At that moment, we were six people with a huge challenge. We needed an actual IBM PC to work with. Stimac was immediately dispatched to Dallas to buy one. He returned with the PC and the technical reference manual that contained detailed specifications on creating hardware and software products to work with it. Stimac, who was assigned the task of creating the ROM BIOS for our computer, discovered the entire IBM BIOS ROM code was printed in the manual. His immediate reaction was “Great, my job’s been done for me! This is going to be easy.”

He couldn’t have been further from the reality that lay ahead.

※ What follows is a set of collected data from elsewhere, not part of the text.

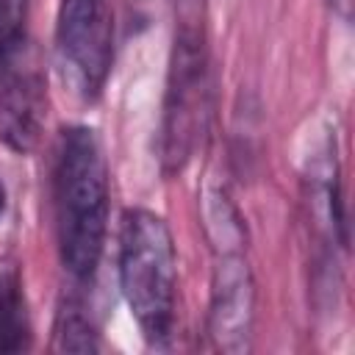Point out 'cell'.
I'll return each mask as SVG.
<instances>
[{
  "mask_svg": "<svg viewBox=\"0 0 355 355\" xmlns=\"http://www.w3.org/2000/svg\"><path fill=\"white\" fill-rule=\"evenodd\" d=\"M108 158L89 125L61 130L53 155V225L61 266L72 280H89L103 258L108 233Z\"/></svg>",
  "mask_w": 355,
  "mask_h": 355,
  "instance_id": "cell-1",
  "label": "cell"
},
{
  "mask_svg": "<svg viewBox=\"0 0 355 355\" xmlns=\"http://www.w3.org/2000/svg\"><path fill=\"white\" fill-rule=\"evenodd\" d=\"M119 288L130 316L150 347H166L175 333L178 308V250L164 216L147 208H128L116 241Z\"/></svg>",
  "mask_w": 355,
  "mask_h": 355,
  "instance_id": "cell-2",
  "label": "cell"
},
{
  "mask_svg": "<svg viewBox=\"0 0 355 355\" xmlns=\"http://www.w3.org/2000/svg\"><path fill=\"white\" fill-rule=\"evenodd\" d=\"M211 111V72L205 17H178L164 114H161V169L178 175L191 161Z\"/></svg>",
  "mask_w": 355,
  "mask_h": 355,
  "instance_id": "cell-3",
  "label": "cell"
},
{
  "mask_svg": "<svg viewBox=\"0 0 355 355\" xmlns=\"http://www.w3.org/2000/svg\"><path fill=\"white\" fill-rule=\"evenodd\" d=\"M53 53L61 83L80 103H94L114 67L111 0H61Z\"/></svg>",
  "mask_w": 355,
  "mask_h": 355,
  "instance_id": "cell-4",
  "label": "cell"
},
{
  "mask_svg": "<svg viewBox=\"0 0 355 355\" xmlns=\"http://www.w3.org/2000/svg\"><path fill=\"white\" fill-rule=\"evenodd\" d=\"M47 119V80L36 47L22 39L0 61V139L17 150L31 153Z\"/></svg>",
  "mask_w": 355,
  "mask_h": 355,
  "instance_id": "cell-5",
  "label": "cell"
},
{
  "mask_svg": "<svg viewBox=\"0 0 355 355\" xmlns=\"http://www.w3.org/2000/svg\"><path fill=\"white\" fill-rule=\"evenodd\" d=\"M255 322V283L247 258L225 250L216 258L208 302V336L222 352L250 349Z\"/></svg>",
  "mask_w": 355,
  "mask_h": 355,
  "instance_id": "cell-6",
  "label": "cell"
},
{
  "mask_svg": "<svg viewBox=\"0 0 355 355\" xmlns=\"http://www.w3.org/2000/svg\"><path fill=\"white\" fill-rule=\"evenodd\" d=\"M31 347V313L14 266H0V352Z\"/></svg>",
  "mask_w": 355,
  "mask_h": 355,
  "instance_id": "cell-7",
  "label": "cell"
},
{
  "mask_svg": "<svg viewBox=\"0 0 355 355\" xmlns=\"http://www.w3.org/2000/svg\"><path fill=\"white\" fill-rule=\"evenodd\" d=\"M55 349H67V352H94V349H100L97 330H94L92 319L83 313V308L67 305L58 313V322H55Z\"/></svg>",
  "mask_w": 355,
  "mask_h": 355,
  "instance_id": "cell-8",
  "label": "cell"
},
{
  "mask_svg": "<svg viewBox=\"0 0 355 355\" xmlns=\"http://www.w3.org/2000/svg\"><path fill=\"white\" fill-rule=\"evenodd\" d=\"M28 3L31 0H0V61L25 39Z\"/></svg>",
  "mask_w": 355,
  "mask_h": 355,
  "instance_id": "cell-9",
  "label": "cell"
},
{
  "mask_svg": "<svg viewBox=\"0 0 355 355\" xmlns=\"http://www.w3.org/2000/svg\"><path fill=\"white\" fill-rule=\"evenodd\" d=\"M336 6H338V11H341V17L344 19H349V6H352V0H333Z\"/></svg>",
  "mask_w": 355,
  "mask_h": 355,
  "instance_id": "cell-10",
  "label": "cell"
},
{
  "mask_svg": "<svg viewBox=\"0 0 355 355\" xmlns=\"http://www.w3.org/2000/svg\"><path fill=\"white\" fill-rule=\"evenodd\" d=\"M6 202H8V194H6V186H3V180H0V216L6 214Z\"/></svg>",
  "mask_w": 355,
  "mask_h": 355,
  "instance_id": "cell-11",
  "label": "cell"
}]
</instances>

Over the next few weeks, our team grew rapidly with the addition of four key engineers, three of whom were hired from TI. They were: Steve Flannigan, software; John Reilly, plastics; Walt Russell, aluminum chassis; and Bill Bray, power supply. Russell was working independently at the time, but we had known him from TI. They all gathered around the IBM PC we bought and, along with Stimac, Ullrich, and Roberts, began dissecting the computer. While I watched them work, I realized that we had put together an all-star team. These men were the best in their fields over all others I had met in my career.

As soon as Flannigan came on board, he and Stimac worked with an attorney to plan a legal way to reverse engineer the BIOS ROM of the IBM PC. To be safe legally, they learned that anyone who looked at IBM’s code couldn’t write any of our BIOS code. Stimac had unknowingly contaminated himself by looking at the code printed in the IBM manual, so his first job became writing a specification for our BIOS. Then Flannigan took his spec and began writing our code, which left Stimac with the job of working with Microsoft on MS-DOS and BASIC. We had discovered that the version of MS-DOS Microsoft was selling to everyone at the time wasn’t compatible with PC DOS, so we decided I needed to set up a meeting with Bill Gates, Microsoft’s CEO, and ask him for a version of MS-DOS that was totally compatible with IBM’s PC DOS. We didn’t know it yet, but we had just run into a potentially fatal flaw in the product idea our new company was based on.